Taking the data from 2015 as an example, air quality in different quarters of the year were affected by objective factors, such as human activities and production and construction, and by seasonal changes that varied greatly, as can be seen in Figure 10. The April-October, October-December air quality indexes were significantly higher, with more days exceeding 300, and the May-September 2015 air quality index was almost always below 300, with only one day exceeding 300. From those changes in the AQI, it can be seen that the severity of pollution varied from quarter to quarter, and whether the model could make good predictions based on the characteristics of each quarter became a focus of our testing and analyses.

April-May is the peak period of sandstorm weather in Beijing, which causes serious air pollution. At the same time, as the weather gets warmer, human travel and industrial production begin to increase, as the weather changes sharply and unstable, the fluctuation of pollution index has a greater impact. In the fourth quarter (October–December), the winter in Beijing comes. It can be seen that the air pollution index increases significantly after the start of central heating. Coal and other burning have some influence on the air quality.
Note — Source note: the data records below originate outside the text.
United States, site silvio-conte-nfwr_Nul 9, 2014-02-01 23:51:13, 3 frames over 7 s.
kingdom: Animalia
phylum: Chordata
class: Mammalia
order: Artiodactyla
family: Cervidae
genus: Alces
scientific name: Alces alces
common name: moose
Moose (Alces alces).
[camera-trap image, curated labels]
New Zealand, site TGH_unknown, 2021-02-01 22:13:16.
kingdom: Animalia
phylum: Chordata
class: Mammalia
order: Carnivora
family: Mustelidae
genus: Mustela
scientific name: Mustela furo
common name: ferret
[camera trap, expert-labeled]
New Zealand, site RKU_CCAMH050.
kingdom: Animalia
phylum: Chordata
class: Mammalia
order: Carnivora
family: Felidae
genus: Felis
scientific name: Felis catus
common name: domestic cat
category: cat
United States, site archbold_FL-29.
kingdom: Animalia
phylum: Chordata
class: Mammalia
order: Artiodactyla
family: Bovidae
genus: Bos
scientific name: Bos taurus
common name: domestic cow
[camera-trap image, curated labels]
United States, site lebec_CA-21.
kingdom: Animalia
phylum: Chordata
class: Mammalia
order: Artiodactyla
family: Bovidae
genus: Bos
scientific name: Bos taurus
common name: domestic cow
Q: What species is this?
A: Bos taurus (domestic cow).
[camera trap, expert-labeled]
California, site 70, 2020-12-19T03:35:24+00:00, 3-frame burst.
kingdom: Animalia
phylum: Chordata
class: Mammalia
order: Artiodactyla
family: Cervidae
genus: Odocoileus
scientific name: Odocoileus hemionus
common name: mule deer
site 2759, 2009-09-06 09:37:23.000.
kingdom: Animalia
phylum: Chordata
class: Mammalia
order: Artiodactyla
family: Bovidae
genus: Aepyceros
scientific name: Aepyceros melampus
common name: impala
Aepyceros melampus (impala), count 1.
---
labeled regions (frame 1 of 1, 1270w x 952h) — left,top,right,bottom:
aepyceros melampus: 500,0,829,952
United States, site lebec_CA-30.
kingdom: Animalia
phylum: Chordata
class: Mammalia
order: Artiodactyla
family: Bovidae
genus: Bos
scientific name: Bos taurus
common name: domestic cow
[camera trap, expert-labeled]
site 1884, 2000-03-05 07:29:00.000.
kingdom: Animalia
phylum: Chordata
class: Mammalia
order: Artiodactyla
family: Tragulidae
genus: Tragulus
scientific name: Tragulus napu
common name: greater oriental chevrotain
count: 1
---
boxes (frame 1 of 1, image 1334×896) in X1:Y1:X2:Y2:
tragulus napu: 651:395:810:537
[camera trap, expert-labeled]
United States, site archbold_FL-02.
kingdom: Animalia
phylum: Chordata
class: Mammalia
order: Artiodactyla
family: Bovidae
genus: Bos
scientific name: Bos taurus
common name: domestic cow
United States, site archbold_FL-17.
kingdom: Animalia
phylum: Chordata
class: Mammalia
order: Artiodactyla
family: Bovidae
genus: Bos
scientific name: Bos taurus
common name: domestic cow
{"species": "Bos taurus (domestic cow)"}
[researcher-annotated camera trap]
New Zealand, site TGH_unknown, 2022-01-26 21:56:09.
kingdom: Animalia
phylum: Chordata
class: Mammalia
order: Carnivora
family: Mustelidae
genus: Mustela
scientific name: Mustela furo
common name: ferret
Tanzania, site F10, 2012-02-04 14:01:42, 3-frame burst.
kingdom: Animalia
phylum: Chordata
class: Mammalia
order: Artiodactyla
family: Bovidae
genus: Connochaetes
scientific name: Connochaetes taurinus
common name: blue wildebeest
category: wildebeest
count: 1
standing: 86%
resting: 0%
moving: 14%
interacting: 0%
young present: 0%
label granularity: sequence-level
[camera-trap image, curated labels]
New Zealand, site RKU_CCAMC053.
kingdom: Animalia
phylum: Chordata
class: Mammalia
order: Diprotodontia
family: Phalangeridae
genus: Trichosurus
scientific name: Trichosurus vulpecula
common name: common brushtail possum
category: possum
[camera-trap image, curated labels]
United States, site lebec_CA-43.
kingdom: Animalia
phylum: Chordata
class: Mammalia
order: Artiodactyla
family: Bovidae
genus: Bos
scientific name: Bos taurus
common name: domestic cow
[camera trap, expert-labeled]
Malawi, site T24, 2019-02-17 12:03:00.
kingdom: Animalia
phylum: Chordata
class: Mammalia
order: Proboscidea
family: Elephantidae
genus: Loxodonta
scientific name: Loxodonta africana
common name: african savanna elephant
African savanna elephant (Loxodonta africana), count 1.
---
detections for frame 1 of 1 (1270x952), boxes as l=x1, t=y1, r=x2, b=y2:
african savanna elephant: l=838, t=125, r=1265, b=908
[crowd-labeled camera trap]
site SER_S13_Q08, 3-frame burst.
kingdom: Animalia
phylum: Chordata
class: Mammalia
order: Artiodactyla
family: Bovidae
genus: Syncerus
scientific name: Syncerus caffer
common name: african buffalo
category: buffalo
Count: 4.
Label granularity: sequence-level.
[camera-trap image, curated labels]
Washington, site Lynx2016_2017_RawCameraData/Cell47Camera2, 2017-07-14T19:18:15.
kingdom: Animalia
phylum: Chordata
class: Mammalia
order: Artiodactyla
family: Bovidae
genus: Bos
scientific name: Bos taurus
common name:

For this situation, the dataset is divided into four datasets by quarter and trained and tested using the DAEDN model, respectively. The prediction accuracy of the model is shown in Table 3. It can be seen that among the models that are trained according to the quarter, the predictions in the first and third quarters are better, while the predictions in the second and fourth quarters are slightly worse. Among them, the second quarter is most affected, but the accuracy is still within the acceptable range, which indicates that the DAEDN model has a strong adaptability and still has a good predictive effect under the interference.

5. Conclusions

Using as its basis the structural framework of an LSTM network, this study designed a DAEDN air quality prediction model. Through training and learning, the relationships among air quality levels, pollutant factor concentrations, and meteorological data were used to make real-time predictions. Taking the air quality and meteorological data of the Beijing area from 2014 to 2018 as our sample for experimental analysis, the following conclusions were obtained: (1) the DAE structure of the DAEDN model input layer could effectively reduce noise and improve prediction accuracy; (2) the model’s Bi-LSTM structure made good use of historical and future information to eliminate the lag and improve prediction accuracy; (3) the prediction performance of the study’s surface DAEDN prediction model was superior to the prediction results of BP, DRNN, and DBN network models; and (4) the test results divided by quarters indicated that the prediction accuracy of the model was different in different quarters, but the quarterly accuracy levels basically remained near the accuracy level of the annual average prediction.

Data Availability

All experimental data and calculated data that support the findings of this study are available from the corresponding author upon reasonable request.

Conflicts of Interest

The authors declare no conflicts of interest.

Acknowledgments

This work was supported by Scientific Research Plan Projects for Higher Schools in Hebei Province (no. ZD2018304), the Special Fund of Fundamental Scientific Research Business Expense for Higher School of Central Government (no. ZY20180111), and the China Scholarship Council for one-year study at the University of Alberta.